▸ What is required:
Copy out the records below word for word, starting at the line that contains "this 1000×664 image." and ending after the line that contains "scorch mark on asphalt [200, 426, 436, 568]".

▸ Records provided:
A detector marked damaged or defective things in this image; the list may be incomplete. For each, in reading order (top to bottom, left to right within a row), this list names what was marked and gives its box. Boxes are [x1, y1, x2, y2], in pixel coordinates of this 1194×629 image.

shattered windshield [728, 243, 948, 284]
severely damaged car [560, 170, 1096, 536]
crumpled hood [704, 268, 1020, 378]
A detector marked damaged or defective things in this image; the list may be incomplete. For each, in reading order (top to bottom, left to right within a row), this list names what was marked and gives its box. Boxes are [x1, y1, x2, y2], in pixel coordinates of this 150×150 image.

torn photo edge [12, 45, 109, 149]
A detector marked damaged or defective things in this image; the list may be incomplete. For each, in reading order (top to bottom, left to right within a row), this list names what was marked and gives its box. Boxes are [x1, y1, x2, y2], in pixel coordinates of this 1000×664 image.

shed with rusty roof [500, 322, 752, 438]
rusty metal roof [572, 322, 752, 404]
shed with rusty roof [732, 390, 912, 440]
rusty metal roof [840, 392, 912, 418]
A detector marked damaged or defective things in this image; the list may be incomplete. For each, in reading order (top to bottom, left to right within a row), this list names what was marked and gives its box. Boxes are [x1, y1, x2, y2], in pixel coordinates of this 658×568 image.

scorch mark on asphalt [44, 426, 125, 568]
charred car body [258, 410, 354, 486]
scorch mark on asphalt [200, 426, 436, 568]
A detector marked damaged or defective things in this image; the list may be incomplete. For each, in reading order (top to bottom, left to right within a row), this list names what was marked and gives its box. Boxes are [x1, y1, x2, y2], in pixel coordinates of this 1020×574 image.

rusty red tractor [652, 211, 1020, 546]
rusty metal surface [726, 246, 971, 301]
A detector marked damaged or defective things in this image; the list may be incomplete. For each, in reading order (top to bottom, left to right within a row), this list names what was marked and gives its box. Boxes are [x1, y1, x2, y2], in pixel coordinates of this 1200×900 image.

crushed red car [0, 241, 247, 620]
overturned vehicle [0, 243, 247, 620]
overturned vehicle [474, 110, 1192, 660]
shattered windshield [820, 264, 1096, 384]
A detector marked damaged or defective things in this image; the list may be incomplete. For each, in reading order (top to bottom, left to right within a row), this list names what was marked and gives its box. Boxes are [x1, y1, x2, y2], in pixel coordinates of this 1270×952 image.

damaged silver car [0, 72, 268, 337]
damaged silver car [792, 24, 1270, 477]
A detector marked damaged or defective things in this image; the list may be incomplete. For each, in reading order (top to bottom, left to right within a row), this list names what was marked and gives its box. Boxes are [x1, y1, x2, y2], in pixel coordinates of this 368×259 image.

▸ Answer for the task:
A detector marked damaged or defective things in this image; the list may be incomplete. For each, in reading order (top to bottom, left to right within a row), this list names what was marked and gives its box. Boxes are [x1, y1, x2, y2], in pixel coordinates of this 1000×664 image.

shed with rusty roof [500, 322, 752, 438]
rusty metal roof [572, 322, 752, 404]
shed with rusty roof [732, 390, 912, 440]
rusty metal roof [840, 392, 912, 418]
A detector marked damaged or defective things in this image; the list may be incomplete. For each, in reading order (top to bottom, left to right within a row), this list names what was marked and gives its box. Boxes are [x1, y1, x2, y2], in pixel coordinates of this 658×568 image.

scorch mark on asphalt [44, 426, 125, 568]
charred car body [258, 410, 354, 486]
scorch mark on asphalt [200, 426, 436, 568]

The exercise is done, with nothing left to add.